They have since remodeled the home and added four bedrooms.

The couple has been active in the schools. Larry served on Kootenai school board from 1971-76. Dorothy was involved with sewing warm ups for the basketball teams, cheerleading uniforms, costumes for drama, and other projects. She also was active in 4-H.

Larry purchased his first skidder in 1966 and in the fall of 1977 started Larry Donohoe Logging. It still operates today.

The Quiet Nook Campground was purchased by the couple in 1988 and sits on Cave Lake. They enjoy meeting the many campers that stay there. Dorothy refers to it as her hobby.

They are founding members of the River of Life Church that meets at the grange. And Dorothy has been a member of the Worthwhile Club since 1959.
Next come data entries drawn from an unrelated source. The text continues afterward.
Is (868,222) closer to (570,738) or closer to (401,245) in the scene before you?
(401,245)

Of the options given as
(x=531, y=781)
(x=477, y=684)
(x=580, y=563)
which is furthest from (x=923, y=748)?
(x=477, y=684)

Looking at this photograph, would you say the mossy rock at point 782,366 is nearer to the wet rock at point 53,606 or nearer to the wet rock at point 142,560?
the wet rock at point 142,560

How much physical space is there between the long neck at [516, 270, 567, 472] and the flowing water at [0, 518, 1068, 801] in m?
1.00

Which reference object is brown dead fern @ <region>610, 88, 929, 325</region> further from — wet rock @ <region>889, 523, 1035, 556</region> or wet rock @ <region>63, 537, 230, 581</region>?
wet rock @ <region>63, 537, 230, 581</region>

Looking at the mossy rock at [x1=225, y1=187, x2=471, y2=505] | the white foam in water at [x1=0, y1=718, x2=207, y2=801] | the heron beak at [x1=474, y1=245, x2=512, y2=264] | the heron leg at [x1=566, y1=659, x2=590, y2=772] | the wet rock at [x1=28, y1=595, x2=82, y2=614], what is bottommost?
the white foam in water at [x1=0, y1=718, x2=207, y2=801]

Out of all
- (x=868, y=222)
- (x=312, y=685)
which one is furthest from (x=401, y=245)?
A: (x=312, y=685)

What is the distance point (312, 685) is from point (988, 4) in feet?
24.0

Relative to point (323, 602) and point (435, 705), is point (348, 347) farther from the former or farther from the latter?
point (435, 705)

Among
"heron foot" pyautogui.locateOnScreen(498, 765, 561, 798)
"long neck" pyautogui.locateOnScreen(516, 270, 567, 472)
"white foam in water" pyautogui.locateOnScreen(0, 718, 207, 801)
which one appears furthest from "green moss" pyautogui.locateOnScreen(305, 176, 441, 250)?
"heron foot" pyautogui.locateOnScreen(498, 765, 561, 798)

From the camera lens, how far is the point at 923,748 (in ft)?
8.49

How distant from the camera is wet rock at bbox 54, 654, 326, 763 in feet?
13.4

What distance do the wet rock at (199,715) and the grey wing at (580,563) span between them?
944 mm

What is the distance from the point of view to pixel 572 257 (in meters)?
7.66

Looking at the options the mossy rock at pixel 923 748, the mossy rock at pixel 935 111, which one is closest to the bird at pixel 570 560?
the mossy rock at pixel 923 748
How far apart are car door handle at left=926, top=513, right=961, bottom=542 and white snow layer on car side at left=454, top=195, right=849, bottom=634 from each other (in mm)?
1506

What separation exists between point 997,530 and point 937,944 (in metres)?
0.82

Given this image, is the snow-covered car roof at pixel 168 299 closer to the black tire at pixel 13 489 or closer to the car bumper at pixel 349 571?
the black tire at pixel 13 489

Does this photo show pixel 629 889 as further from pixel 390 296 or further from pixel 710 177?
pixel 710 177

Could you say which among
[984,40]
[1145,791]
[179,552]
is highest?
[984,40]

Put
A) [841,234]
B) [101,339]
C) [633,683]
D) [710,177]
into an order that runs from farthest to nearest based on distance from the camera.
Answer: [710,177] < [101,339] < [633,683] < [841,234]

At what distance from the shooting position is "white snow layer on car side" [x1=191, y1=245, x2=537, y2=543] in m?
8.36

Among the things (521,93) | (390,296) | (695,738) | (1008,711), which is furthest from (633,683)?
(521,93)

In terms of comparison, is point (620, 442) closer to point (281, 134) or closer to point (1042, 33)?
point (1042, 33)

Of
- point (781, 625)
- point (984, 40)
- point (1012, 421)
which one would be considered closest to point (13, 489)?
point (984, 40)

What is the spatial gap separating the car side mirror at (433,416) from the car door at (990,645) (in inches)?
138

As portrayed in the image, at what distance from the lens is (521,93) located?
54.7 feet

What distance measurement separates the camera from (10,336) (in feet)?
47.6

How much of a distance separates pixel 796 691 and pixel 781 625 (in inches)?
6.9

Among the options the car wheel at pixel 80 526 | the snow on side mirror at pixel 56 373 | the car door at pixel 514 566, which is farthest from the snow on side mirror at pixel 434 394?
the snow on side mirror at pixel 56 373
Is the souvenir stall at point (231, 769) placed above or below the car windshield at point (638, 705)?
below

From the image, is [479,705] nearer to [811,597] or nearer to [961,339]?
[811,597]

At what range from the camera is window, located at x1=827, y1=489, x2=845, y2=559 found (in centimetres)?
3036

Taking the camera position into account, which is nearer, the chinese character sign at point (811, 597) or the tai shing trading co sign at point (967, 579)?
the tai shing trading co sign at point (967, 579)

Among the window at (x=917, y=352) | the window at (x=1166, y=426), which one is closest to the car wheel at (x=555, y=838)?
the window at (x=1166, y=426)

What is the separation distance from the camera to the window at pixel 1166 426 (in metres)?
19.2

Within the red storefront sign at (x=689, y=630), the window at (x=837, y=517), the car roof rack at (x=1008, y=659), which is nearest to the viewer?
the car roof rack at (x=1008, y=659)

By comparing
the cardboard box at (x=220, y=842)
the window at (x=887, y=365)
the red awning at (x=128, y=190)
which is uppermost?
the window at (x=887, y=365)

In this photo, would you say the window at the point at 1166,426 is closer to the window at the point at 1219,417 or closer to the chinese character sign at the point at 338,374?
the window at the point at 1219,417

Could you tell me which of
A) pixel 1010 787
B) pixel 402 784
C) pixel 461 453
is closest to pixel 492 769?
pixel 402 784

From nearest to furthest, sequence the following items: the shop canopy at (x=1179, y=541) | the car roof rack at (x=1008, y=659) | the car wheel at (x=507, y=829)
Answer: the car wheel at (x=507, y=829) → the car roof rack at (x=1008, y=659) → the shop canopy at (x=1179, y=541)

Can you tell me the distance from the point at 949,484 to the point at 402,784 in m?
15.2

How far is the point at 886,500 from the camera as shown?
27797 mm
“God has given us so many blessings,” Dorothy said. “Even during the hard times in our live, he was always there.”

They have always enjoyed camping in a tent with their family. They have camped with Tom and Roberta Hoiland in the cedars, St. Joe River, and Devil’s Elbow up the North Fork of the Coeur ‘Alene River. They purchased a motor home in 2000 to travel to Arizona to see their son Stewart and made several trips there.

They have five children, two sons; Stewart (who died in 2014 in Arizona), and Mitch and Angel Donohoe of Medimont. Three daughters; Shirlene and Pat Collins of Spokane Valley, Yolanda and Keith Schwartz of Kennewick, and Alisha and Todd McDevitt of Medimont.

They have 15 grandchildren and eight great-grandchildren with one on the way.